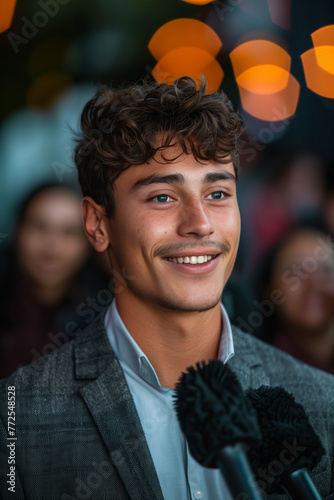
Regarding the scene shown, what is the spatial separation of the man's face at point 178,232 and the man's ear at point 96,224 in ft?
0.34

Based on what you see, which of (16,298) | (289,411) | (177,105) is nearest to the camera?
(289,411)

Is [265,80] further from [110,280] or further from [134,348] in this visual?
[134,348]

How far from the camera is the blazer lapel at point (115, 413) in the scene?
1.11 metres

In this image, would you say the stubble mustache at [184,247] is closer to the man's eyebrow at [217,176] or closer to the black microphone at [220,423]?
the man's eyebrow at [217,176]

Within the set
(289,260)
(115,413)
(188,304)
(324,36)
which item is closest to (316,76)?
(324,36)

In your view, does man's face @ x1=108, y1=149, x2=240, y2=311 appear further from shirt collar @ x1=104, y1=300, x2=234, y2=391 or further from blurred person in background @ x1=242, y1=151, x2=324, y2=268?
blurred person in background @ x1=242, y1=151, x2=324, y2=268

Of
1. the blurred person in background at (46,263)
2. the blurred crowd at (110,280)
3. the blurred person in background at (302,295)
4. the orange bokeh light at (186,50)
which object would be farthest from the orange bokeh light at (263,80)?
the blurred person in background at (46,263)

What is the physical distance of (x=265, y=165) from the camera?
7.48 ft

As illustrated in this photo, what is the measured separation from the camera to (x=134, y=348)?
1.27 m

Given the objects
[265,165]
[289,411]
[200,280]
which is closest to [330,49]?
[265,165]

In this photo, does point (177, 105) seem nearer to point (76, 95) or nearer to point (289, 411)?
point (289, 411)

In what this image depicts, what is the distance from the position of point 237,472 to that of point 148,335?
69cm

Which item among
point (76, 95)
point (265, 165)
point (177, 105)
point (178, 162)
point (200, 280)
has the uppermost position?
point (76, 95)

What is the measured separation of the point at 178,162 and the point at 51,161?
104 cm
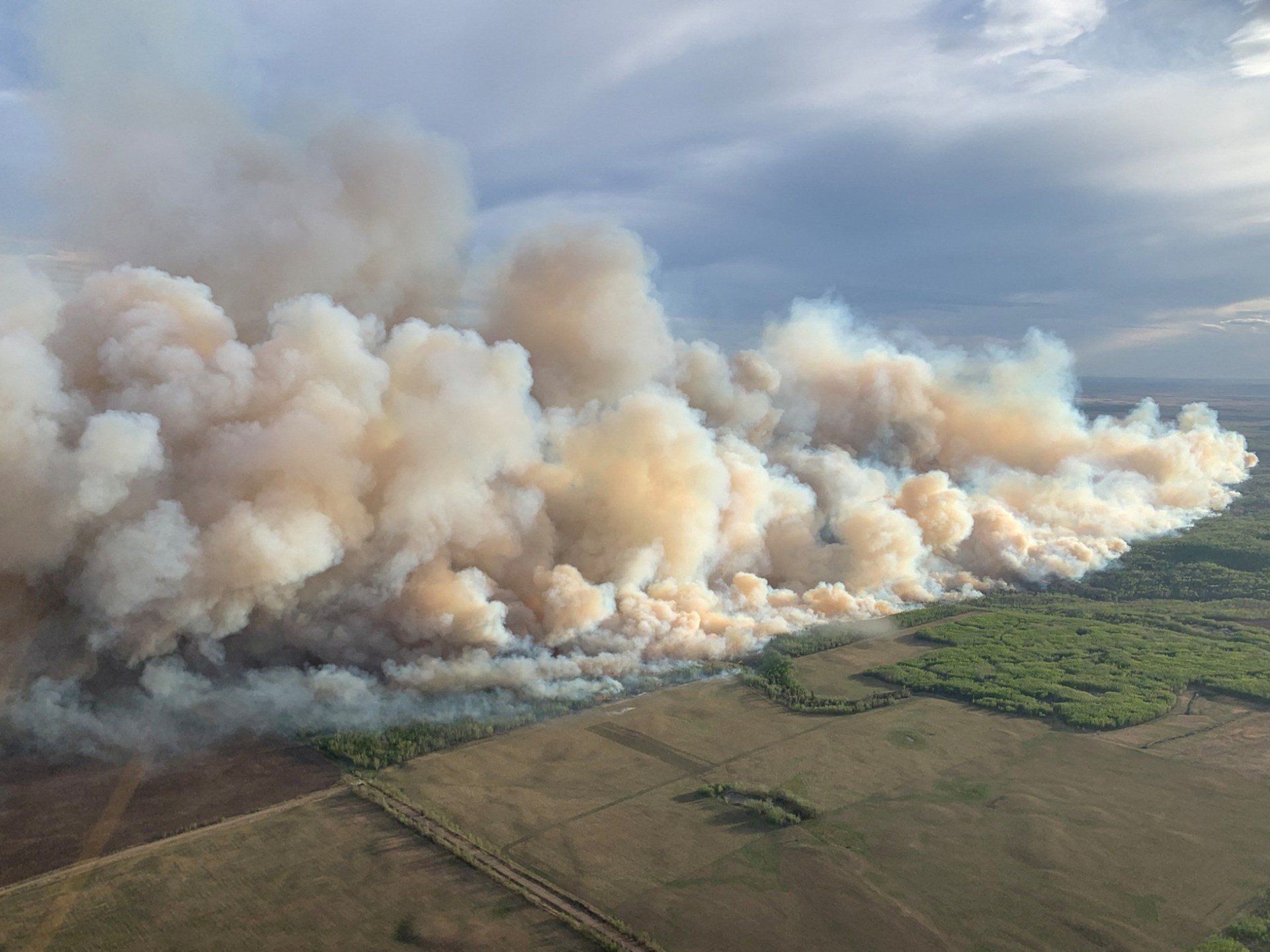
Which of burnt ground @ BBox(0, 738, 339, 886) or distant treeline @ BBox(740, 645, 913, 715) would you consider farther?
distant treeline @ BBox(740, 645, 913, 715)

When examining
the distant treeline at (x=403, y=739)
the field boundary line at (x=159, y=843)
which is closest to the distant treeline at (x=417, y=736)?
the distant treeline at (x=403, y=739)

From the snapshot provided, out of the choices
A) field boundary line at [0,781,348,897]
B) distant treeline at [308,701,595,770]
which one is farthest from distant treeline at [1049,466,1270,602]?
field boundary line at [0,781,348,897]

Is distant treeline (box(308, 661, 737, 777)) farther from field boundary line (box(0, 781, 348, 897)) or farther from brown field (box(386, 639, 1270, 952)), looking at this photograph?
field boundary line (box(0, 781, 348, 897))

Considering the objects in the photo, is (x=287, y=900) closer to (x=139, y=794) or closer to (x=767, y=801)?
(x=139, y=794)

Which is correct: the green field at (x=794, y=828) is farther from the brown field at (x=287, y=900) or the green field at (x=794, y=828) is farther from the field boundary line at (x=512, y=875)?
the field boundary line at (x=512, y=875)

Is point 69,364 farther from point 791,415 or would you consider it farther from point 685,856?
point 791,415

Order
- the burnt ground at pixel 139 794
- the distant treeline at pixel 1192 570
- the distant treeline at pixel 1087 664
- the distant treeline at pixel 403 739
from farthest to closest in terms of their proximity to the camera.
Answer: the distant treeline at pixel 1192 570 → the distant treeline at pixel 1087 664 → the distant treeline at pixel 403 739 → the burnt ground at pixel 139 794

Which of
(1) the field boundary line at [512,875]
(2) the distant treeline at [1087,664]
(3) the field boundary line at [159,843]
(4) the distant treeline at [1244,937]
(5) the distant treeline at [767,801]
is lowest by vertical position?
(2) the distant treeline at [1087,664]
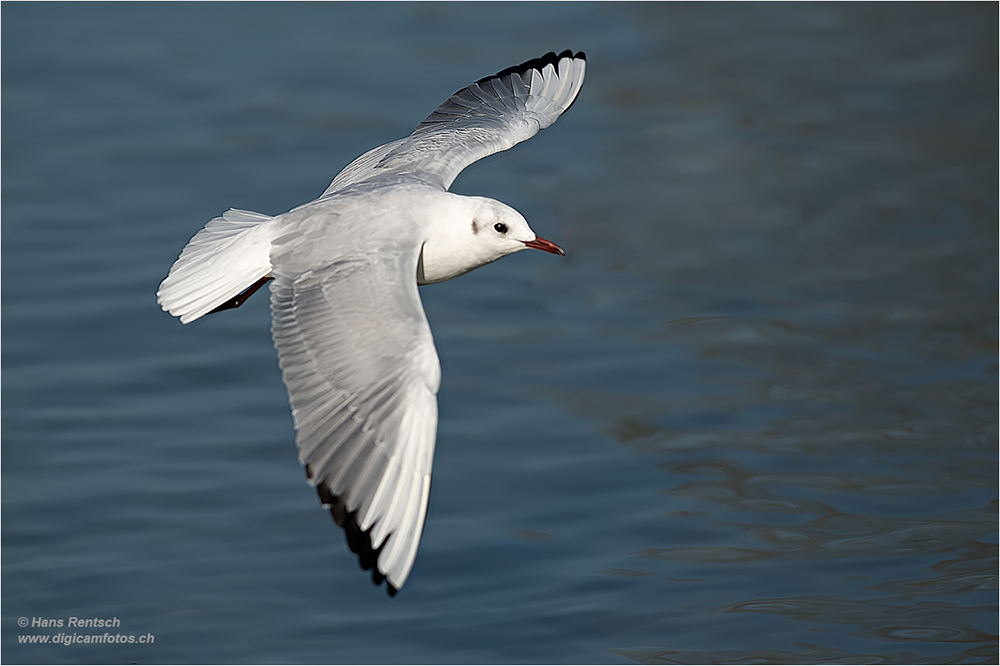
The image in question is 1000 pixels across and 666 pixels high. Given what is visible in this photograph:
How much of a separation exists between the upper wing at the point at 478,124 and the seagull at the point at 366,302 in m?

● DIRECTIONS
Your task is to reproduce all of the material exactly. The pictures stay out.

● SOLUTION FOR THIS TASK
Regarding the scene shown, what is the spatial separation of the man's face at point 178,232 and the man's ear at point 96,224 in ft?
0.34

Based on what you see, which of (16,298) | (289,411) | (177,105) is nearest to the camera?
(289,411)

Is [265,80] further from [110,280] or further from [134,348] in this visual?
[134,348]

How far from the camera is the blazer lapel at point (115, 413) in the scene?
1.11 metres

In this image, would you say the stubble mustache at [184,247] is closer to the man's eyebrow at [217,176] or closer to the black microphone at [220,423]?
the man's eyebrow at [217,176]

Within the set
(289,260)
(115,413)
(188,304)
(324,36)
which item is closest to (316,76)?
(324,36)

In your view, does man's face @ x1=108, y1=149, x2=240, y2=311 appear further from shirt collar @ x1=104, y1=300, x2=234, y2=391 or further from blurred person in background @ x1=242, y1=151, x2=324, y2=268?
blurred person in background @ x1=242, y1=151, x2=324, y2=268

Of
1. the blurred person in background at (46,263)
2. the blurred crowd at (110,280)
3. the blurred person in background at (302,295)
4. the orange bokeh light at (186,50)
which object would be farthest from the orange bokeh light at (263,80)?
the blurred person in background at (46,263)

What is the physical distance of (x=265, y=165) from the camera?
7.48 ft

As illustrated in this photo, what is the measured separation from the camera to (x=134, y=348)?
1.27 m

Given the objects
[265,165]
[289,411]
[200,280]
which is closest to [330,49]?
[265,165]

In this photo, does point (177, 105) seem nearer to point (76, 95) or nearer to point (289, 411)?
point (289, 411)

In what this image depicts, what is the distance from the position of point 237,472 to that of point 148,335?
69cm

Which item among
point (76, 95)
point (265, 165)
point (177, 105)
point (178, 162)
point (200, 280)
has the uppermost position?
point (76, 95)

What is the measured separation of the point at 178,162 and the point at 51,161?
104 cm
Which of burnt ground @ BBox(0, 738, 339, 886) or distant treeline @ BBox(740, 645, 913, 715) would you consider farther?
distant treeline @ BBox(740, 645, 913, 715)

When examining
the distant treeline at (x=403, y=739)
the field boundary line at (x=159, y=843)
which is closest to the distant treeline at (x=417, y=736)?
the distant treeline at (x=403, y=739)

From the snapshot provided, out of the choices
A) field boundary line at [0,781,348,897]
B) distant treeline at [308,701,595,770]
which one is farthest from distant treeline at [1049,466,1270,602]?
field boundary line at [0,781,348,897]

Is distant treeline (box(308, 661, 737, 777)) farther from field boundary line (box(0, 781, 348, 897)) or farther from brown field (box(386, 639, 1270, 952)), looking at this photograph?
field boundary line (box(0, 781, 348, 897))

Considering the objects in the photo, is (x=287, y=900) closer to (x=139, y=794) or closer to (x=767, y=801)?
(x=139, y=794)

Which is correct: the green field at (x=794, y=828) is farther from the brown field at (x=287, y=900) or the green field at (x=794, y=828) is farther from the field boundary line at (x=512, y=875)?
the field boundary line at (x=512, y=875)

Is point 69,364 farther from point 791,415 or would you consider it farther from point 685,856?
point 791,415

Order
- the burnt ground at pixel 139 794
- the distant treeline at pixel 1192 570
- the distant treeline at pixel 1087 664
- the distant treeline at pixel 403 739
from farthest to closest in terms of their proximity to the camera.
Answer: the distant treeline at pixel 1192 570 → the distant treeline at pixel 1087 664 → the distant treeline at pixel 403 739 → the burnt ground at pixel 139 794

Which of
(1) the field boundary line at [512,875]
(2) the distant treeline at [1087,664]
(3) the field boundary line at [159,843]
(4) the distant treeline at [1244,937]
(5) the distant treeline at [767,801]
is lowest by vertical position?
(2) the distant treeline at [1087,664]
The image in question is 1000 pixels across and 666 pixels high. Given what is visible in this photograph:
How much of a separation exists between the upper wing at the point at 478,124 and the seagull at the point at 366,302 in m?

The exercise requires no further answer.